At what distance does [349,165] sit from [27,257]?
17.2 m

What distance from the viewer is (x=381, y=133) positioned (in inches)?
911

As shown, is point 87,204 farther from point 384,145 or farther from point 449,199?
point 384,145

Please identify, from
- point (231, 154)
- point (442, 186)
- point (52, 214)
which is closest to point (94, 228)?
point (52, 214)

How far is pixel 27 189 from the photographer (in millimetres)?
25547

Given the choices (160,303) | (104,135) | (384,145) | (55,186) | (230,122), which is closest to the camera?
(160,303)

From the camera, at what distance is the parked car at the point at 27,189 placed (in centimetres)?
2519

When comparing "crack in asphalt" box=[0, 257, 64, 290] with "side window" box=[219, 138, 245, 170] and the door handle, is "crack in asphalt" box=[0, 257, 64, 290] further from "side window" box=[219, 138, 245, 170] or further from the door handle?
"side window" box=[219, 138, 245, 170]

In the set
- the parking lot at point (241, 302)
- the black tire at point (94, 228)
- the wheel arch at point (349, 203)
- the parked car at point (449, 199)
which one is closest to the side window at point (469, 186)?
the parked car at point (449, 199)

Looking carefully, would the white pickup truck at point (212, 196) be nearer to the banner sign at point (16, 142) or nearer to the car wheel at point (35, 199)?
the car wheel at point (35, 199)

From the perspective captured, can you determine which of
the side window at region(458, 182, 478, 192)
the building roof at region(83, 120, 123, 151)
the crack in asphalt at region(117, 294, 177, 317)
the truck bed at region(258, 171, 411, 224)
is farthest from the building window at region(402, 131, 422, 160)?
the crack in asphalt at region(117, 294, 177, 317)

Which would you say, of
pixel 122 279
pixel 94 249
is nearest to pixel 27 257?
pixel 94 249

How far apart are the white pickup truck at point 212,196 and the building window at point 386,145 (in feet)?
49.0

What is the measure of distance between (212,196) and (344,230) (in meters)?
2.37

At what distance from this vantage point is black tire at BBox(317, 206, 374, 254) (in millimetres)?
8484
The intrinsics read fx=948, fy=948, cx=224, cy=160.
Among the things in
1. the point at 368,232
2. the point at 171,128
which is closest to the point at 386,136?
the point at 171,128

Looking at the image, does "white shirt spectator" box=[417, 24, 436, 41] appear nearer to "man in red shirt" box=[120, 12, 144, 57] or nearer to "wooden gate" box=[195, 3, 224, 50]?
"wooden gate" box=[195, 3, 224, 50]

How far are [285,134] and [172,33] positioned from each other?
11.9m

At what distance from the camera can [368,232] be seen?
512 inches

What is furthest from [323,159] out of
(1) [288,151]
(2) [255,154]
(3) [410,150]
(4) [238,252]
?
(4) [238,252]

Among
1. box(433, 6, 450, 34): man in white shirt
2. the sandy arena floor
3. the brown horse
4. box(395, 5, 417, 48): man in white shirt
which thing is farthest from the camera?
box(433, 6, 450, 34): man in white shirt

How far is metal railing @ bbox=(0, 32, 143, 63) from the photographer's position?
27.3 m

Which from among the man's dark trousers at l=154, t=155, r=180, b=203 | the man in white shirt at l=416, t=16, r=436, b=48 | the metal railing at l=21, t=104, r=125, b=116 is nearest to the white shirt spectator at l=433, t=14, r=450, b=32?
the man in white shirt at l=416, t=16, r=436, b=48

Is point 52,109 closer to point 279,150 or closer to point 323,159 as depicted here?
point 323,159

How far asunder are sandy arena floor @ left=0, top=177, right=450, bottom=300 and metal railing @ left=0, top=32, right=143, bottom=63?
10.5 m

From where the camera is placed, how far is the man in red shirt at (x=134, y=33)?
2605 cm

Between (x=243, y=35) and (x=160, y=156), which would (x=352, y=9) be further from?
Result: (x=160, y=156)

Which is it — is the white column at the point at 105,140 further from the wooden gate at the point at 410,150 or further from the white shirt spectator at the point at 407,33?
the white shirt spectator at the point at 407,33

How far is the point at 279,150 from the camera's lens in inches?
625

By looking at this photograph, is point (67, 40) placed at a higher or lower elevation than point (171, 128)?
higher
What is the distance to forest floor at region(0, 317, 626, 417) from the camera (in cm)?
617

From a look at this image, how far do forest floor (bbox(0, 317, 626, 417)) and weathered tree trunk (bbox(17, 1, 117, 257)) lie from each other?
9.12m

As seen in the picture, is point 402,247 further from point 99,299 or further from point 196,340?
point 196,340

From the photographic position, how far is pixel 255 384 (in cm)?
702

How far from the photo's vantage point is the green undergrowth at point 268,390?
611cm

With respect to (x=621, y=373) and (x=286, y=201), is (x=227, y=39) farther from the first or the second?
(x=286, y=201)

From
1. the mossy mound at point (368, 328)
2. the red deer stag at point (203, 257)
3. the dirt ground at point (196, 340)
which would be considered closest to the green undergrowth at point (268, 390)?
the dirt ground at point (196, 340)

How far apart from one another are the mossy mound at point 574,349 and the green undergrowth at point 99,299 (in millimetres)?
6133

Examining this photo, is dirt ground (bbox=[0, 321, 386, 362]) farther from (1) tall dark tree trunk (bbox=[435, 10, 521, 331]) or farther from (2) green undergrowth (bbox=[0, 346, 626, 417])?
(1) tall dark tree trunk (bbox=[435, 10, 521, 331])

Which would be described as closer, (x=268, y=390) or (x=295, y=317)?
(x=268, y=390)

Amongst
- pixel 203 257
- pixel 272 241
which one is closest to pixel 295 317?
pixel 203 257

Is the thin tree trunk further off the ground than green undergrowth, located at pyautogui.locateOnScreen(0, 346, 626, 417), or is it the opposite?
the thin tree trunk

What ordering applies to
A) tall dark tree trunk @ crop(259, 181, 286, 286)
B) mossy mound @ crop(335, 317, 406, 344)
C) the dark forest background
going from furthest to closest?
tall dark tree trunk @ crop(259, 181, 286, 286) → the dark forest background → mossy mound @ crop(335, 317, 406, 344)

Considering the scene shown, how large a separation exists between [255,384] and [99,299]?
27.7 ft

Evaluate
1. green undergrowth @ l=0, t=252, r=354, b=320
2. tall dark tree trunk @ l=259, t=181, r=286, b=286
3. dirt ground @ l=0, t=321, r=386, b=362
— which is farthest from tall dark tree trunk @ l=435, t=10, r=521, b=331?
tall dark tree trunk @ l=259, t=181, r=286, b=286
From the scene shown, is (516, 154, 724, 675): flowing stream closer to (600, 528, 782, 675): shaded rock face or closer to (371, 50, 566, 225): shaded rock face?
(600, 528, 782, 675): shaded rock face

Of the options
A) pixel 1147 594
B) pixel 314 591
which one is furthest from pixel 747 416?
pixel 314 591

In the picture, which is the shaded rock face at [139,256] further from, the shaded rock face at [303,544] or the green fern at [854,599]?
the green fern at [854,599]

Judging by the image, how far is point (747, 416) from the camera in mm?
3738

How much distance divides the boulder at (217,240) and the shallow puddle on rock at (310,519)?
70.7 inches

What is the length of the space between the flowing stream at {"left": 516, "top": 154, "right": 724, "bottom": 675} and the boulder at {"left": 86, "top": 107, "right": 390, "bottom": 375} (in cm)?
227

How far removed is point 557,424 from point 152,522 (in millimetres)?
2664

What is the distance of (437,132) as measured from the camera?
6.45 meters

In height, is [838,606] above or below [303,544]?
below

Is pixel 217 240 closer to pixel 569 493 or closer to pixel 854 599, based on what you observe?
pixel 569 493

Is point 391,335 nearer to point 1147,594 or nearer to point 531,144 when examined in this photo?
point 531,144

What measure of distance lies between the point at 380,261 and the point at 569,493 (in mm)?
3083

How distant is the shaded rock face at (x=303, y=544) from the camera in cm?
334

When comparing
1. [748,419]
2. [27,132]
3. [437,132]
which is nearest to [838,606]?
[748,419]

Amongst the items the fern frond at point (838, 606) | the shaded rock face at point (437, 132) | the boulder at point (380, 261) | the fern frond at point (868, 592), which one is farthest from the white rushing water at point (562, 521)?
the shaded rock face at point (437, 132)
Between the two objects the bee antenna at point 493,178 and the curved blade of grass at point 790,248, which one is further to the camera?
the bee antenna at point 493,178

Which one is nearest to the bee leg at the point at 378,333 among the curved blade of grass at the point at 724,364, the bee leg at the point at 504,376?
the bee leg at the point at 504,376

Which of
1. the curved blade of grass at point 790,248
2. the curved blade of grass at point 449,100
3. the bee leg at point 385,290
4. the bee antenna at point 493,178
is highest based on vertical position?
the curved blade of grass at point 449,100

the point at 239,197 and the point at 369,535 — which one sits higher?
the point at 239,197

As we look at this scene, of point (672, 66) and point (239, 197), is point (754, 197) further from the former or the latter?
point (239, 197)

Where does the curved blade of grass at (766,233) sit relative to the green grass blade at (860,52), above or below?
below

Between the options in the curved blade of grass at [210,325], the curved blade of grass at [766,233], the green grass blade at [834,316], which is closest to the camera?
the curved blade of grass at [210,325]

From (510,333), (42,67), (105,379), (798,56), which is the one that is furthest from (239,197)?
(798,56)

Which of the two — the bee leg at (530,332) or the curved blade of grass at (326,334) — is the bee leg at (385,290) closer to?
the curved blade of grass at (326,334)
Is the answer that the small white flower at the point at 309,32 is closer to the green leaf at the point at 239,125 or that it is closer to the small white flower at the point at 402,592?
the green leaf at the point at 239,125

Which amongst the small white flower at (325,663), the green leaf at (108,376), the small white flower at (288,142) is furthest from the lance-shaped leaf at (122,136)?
* * * * * * * * *
Word for word, quote the lines from the line containing "Which of the" through the end of the material, both included, and nothing else.

**The reply**
Which of the two — the bee leg at (530,332) or the curved blade of grass at (326,334) — is the bee leg at (385,290) closer to?
the curved blade of grass at (326,334)
Is the answer that the small white flower at the point at 309,32 is closer to the green leaf at the point at 239,125 or that it is closer to the small white flower at the point at 402,592?
the green leaf at the point at 239,125

Which amongst the small white flower at (325,663), the green leaf at (108,376), the small white flower at (288,142) is furthest from the lance-shaped leaf at (122,136)?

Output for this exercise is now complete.